Leukemia Hoax Cons Entire Colorado Community
When locals living in a small Colorado community heard the heart-wrenching story of Alex, a nine-year-old boy who was dying from leukemia, they wanted to help.
The story was that the young boy had moved to Gypsum, Colorado to spend his final days and cheer for the Eagle Valley High School football team.
The students of the school had raised money and even dedicated a football game to honor the dying child the day after he passed on Oct. 26 by wearing orange socks and releasing orange balloons at halftime.
However, it has since been revealed that little "Alex Jordan" never existed, and his story was actually an elaborate hoax perpetrated by a 22-year-old woman identified as Briana Augustenborg, according to ABC News.
Augustenborg reportedly even went to the trouble of writing an obituary for the Vail Daily as part of her hoax to dupe the entire Colorado community.
Soon after the Augustenborg's fictional obituary ran, reporters from local radio station KSKE investigated and found no death certificate for the boy, leading the station to alert the authorities. The whole community had discovered that the harrowing story of Alexander Jordan was all a lie, the boy never existed and the photo believed to be of Augustenborg's fictional character was actually taken from a cancer website of a sick, but very much alive, South African patient.

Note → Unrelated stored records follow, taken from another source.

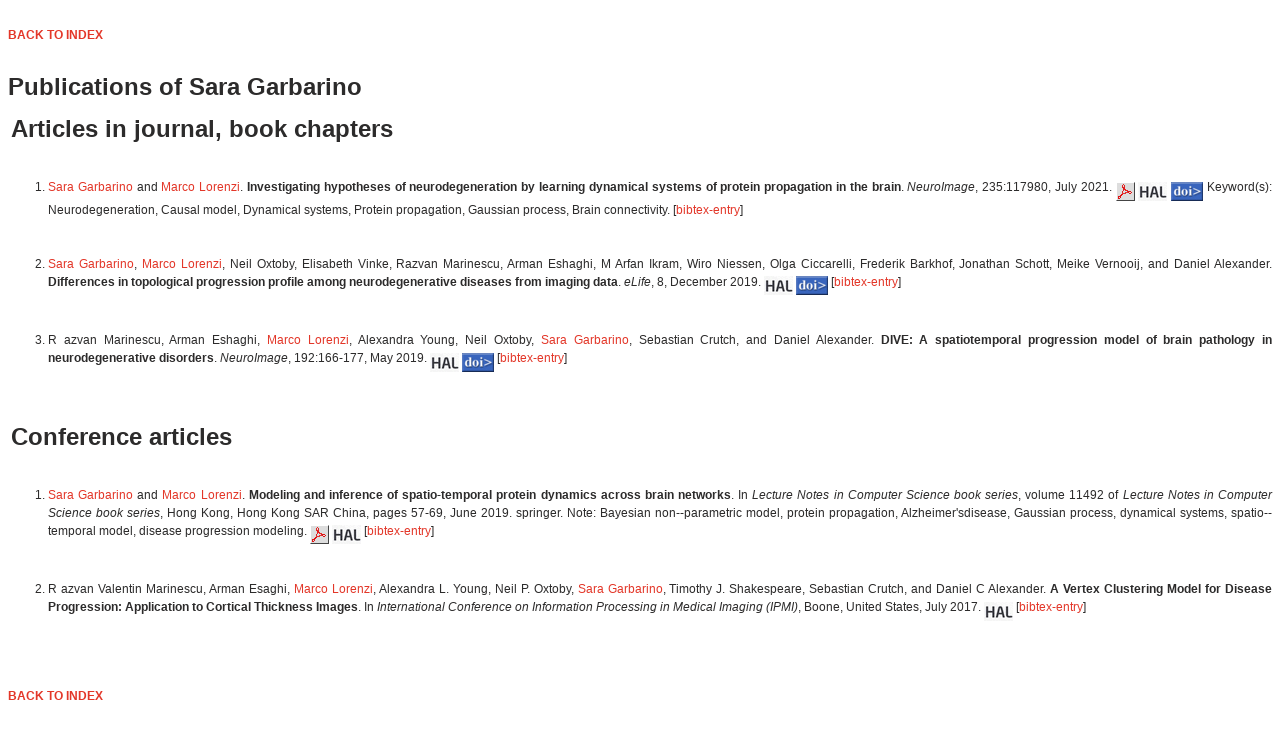

--- FILE ---
content_type: text/html
request_url: http://www-sop.inria.fr/asclepios/biblio/Author/GARBARINO-S.html
body_size: 6326
content:
<head>
<!--Publications of Sara Garbarino--><head>
<link rel="stylesheet" href="https://www-sop.inria.fr/asclepios/biblio/publis.css" type="text/css" />
<meta charset="ISO-8859-15">
</head>
<body>


<br />
<a href="../index.html"><strong> BACK TO INDEX </strong></a>
<br /><br />


<h1>
Publications of Sara Garbarino
 </h1>

<table width="100%">
 <tr><td><h2>Articles in journal, book chapters</h2></td></tr>
</table>

<ol>

<li>
<a name="garbarino:hal-03374531"></a><a href="../Author/GARBARINO-S.html">Sara Garbarino</a> and <a href="../Author/LORENZI-M.html">Marco Lorenzi</a>.
<strong>Investigating hypotheses of neurodegeneration by learning dynamical systems of protein propagation in the brain</strong>.
<em>NeuroImage</em>,
235:117980,
July 2021.
 <a target="_blank" href="https://inria.hal.science/hal-03374531v1/file/S1053811921002573.pdf"><img align="middle" border="0" src="../Icons/pdf.gif"></a>  <a target="_blank" href="https://inria.hal.science/hal-03374531"><img align="middle" border="0" src="../Icons/hal.gif"></a>  <a target="_blank" href="https://dx.doi.org/10.1016/j.neuroimage.2021.117980"><img align="middle" border="0" src="../Icons/doi.gif"></a> Keyword(s): Neurodegeneration,
Causal model,
Dynamical systems,
Protein propagation,
Gaussian process,
Brain connectivity.
[<a href="../Year/2021.complete.html#garbarino:hal-03374531">bibtex-entry</a>]

</li>
<br /><br />


<li>
<a name="garbarino:hal-03374551"></a><a href="../Author/GARBARINO-S.html">Sara Garbarino</a>,
<a href="../Author/LORENZI-M.html">Marco Lorenzi</a>,
Neil Oxtoby,
Elisabeth Vinke,
Razvan Marinescu,
Arman Eshaghi,
M Arfan Ikram,
Wiro Niessen,
Olga Ciccarelli,
Frederik Barkhof,
Jonathan Schott,
Meike Vernooij,
 and Daniel Alexander.
<strong>Differences in topological progression profile among neurodegenerative diseases from imaging data</strong>.
<em>eLife</em>,
8,
December 2019.
 <a target="_blank" href="https://inria.hal.science/hal-03374551"><img align="middle" border="0" src="../Icons/hal.gif"></a>  <a target="_blank" href="https://dx.doi.org/10.7554/eLife.49298"><img align="middle" border="0" src="../Icons/doi.gif"></a> [<a href="../Year/2019.complete.html#garbarino:hal-03374551">bibtex-entry</a>]

</li>
<br /><br />


<li>
<a name="marinescu:hal-03374564"></a>R azvan Marinescu,
Arman Eshaghi,
<a href="../Author/LORENZI-M.html">Marco Lorenzi</a>,
Alexandra Young,
Neil Oxtoby,
<a href="../Author/GARBARINO-S.html">Sara Garbarino</a>,
Sebastian Crutch,
 and Daniel Alexander.
<strong>DIVE: A spatiotemporal progression model of brain pathology in neurodegenerative disorders</strong>.
<em>NeuroImage</em>,
192:166-177,
May 2019.
 <a target="_blank" href="https://inria.hal.science/hal-03374564"><img align="middle" border="0" src="../Icons/hal.gif"></a>  <a target="_blank" href="https://dx.doi.org/10.1016/j.neuroimage.2019.02.053"><img align="middle" border="0" src="../Icons/doi.gif"></a> [<a href="../Year/2019.complete.html#marinescu:hal-03374564">bibtex-entry</a>]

Apparently it all began two weeks ago when Augustenborg decided to make up a tale about Alex for a co-worker who had a son on the football team, and later support began on a Facebook page and throughout the community.
While the community is outraged by the leukemia story, it is unlikely that police will charge Augustenbourg with any crime because she did not request donations or services on behalf of Jordan or herself.
"It was such a big thing to support this little kid that was near death," student Jayden Mosness told 9News. "It's not right. I don't think it's right for anybody to do that, to even joke about something this big."
"We were trying to think of why she would do it. She's kind of messed up to come up with such a sad story, basically broke the heart of a lot of people," he said.